Initiative to Recalculate Mohawk's Rucker Index  
  

==============================================================================
TOPIC: Imitative to recalculate Mohawk's Rucker Index
http://groups.google.com/group/entstrees/browse_thread/thread/b25d5526ab6b548f?hl=en
==============================================================================

== 1 of 1 ==
Date: Fri, Aug 8 2008 11:23 am
From: dbhguru@comcast.net


ENTS,
On Tuesday I went to MTSF to meet urban forester and middle school teacher Marc Mertz who is doing a project about the white pine in a Harvard course he is taking. I was to be his white pine guru. As my friends in ENTS can predict, I took the opportunity to remeasure the Jake Swamp white pine, tallest confirmed tree of any species in New England. 

Jake's crown looks slightly tattered, but still intact. Over the past couple of months, Massachusetts has been hit by a series of storms with accompanying high winds. Also, this has been the wettest summer in years. So Jake is being well watered while simultaneously slapped around

The best I could do was 169.1 feet or about 0.9 feet less than I got in early June. So Jake falls from the ranks of the northeastern 170-footers. one-seventies are the exclusive province of Cook Forest State Park, PA. However, with all the rain, growth in the understory of Mohawk has been vigorous for several species. I measured a striped maple to 64 feet in height at a dbh of only 7 inches. This is a tree to watch. It is the second tallest in New England. The tallest is around 65 feet and also in MTSF. Unfortunately, the tree I measured is growing up into the foliage of an outstretched limb of a nearby sugar maple. I don't know if the striped maple can do much more than its current 64 feet, but heck for a striped maple in the Northeast, that's more than just okay. It's bloody phenomenal. Most people see striped maples between 15 and 35 feet.

It felt good to get back into the interior of the forest and resume a suspended program of monitoring the great whites and recalculating the Rucker Index. However, I have little hope of raising the index without new discoveries and those would likely not be made until mid to late fall. Regardless, I am determined to recalculate the indices of Massachusetts's tallest forests. MTSF, Ice Glen, MSF, Robinson SP, Mount Tom State Reservation, Bullard Woods, and Bryant Woods are all on my calendar. I also plan to take David Govatski and Sam Stoddard of New Hampshire on their offer for additional visits to the White Mountains and a couple of nearby white pine stands on private property. I am especially interested in the latter. Sam Stoddard is a county forester and sees lots of white pines in locations I'd never know about.

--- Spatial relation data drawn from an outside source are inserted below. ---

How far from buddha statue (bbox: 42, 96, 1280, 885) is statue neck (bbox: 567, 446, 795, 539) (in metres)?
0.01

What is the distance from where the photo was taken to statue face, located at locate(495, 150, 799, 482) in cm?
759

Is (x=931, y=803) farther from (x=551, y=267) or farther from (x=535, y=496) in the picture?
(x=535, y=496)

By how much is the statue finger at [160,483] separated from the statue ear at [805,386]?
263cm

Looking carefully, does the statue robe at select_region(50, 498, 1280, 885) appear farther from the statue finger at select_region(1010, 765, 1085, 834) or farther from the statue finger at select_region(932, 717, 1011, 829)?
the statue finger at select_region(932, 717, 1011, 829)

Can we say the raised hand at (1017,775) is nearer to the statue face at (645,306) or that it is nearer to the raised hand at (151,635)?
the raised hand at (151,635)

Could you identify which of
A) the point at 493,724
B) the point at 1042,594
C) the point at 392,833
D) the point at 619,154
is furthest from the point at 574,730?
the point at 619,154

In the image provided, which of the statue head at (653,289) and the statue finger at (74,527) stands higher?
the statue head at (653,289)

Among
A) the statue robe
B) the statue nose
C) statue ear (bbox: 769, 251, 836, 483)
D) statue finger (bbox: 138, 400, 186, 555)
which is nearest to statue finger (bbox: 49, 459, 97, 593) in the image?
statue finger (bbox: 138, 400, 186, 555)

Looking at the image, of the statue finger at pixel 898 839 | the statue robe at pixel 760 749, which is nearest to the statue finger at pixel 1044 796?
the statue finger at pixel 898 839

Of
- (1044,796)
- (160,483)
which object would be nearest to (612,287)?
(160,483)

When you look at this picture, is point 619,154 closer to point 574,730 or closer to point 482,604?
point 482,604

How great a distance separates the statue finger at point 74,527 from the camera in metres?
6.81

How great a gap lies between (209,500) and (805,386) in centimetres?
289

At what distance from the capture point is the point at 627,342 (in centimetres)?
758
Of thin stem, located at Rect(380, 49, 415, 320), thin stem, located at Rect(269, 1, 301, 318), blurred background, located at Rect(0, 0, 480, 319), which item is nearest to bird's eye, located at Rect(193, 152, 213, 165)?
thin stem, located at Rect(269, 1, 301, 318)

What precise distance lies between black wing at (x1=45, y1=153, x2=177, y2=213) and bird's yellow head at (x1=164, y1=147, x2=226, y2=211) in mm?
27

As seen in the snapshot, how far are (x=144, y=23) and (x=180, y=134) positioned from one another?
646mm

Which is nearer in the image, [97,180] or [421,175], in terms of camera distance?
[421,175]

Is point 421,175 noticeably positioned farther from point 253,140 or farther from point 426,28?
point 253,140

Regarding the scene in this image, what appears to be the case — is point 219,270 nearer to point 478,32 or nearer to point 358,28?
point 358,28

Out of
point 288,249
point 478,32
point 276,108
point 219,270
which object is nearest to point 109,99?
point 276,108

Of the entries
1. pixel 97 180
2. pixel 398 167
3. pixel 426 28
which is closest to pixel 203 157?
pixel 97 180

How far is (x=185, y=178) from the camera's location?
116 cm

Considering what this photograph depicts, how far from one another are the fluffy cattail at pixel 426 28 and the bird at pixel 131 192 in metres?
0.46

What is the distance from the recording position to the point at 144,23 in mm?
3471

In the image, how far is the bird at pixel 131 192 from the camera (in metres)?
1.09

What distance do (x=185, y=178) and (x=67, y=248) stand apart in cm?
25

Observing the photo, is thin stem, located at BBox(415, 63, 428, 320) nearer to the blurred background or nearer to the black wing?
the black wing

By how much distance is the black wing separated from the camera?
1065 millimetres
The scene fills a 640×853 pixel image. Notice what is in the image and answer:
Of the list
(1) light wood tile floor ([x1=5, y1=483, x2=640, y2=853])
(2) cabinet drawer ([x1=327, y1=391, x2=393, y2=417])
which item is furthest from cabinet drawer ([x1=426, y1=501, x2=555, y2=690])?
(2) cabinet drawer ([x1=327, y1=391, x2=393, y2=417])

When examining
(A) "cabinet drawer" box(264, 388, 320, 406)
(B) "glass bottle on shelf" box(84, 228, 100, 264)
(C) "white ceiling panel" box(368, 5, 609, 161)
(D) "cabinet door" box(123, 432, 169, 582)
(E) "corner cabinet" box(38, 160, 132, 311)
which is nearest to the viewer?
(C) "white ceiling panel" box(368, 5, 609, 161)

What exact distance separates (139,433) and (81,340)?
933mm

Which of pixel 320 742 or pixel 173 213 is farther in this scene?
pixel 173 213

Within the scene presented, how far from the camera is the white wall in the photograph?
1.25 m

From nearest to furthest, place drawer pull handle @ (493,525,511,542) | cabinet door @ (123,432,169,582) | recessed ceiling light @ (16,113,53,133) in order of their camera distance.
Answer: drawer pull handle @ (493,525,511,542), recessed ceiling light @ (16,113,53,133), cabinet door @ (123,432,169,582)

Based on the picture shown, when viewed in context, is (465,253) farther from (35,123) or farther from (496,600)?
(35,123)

I predict that properties with big pines will stand out even more in the future as emphasis on timber harvesting increases across New England. The upward trend gives added importance to efforts to identify the best that remains and secure stronger protections. Often great pine stands are not even recognized for what they are. The pines of Ice Glen is an example and for that matter until FMTSF and ENTS came on the scene, neither were the Mohawk pines. In Massachusetts added protection can best be done through: (1) greater participation by mainstream environmental organizations in locating special stands, (2) more interest by DCR in making administrative efforts to identify and protect "special forests" apart form the what Green Certification might otherwise encourage. We are not talking of large acreages.

But legislative or executive efforts not withstanding, I plan to continue my efforts to keep exemplary sites in front of environmental organizations such as Audubon and TTOR and those on public property in front of the State's DCR. Step #1 is to recalculate MTSF Rucker Index and place it into perspective vis-a-vie other eastern big/tall trees sites. I will also reach out to management foresters in DCR to visit Mohawk and survey the mature second growth areas. They need benchmarks for comparison and I know just where to take them.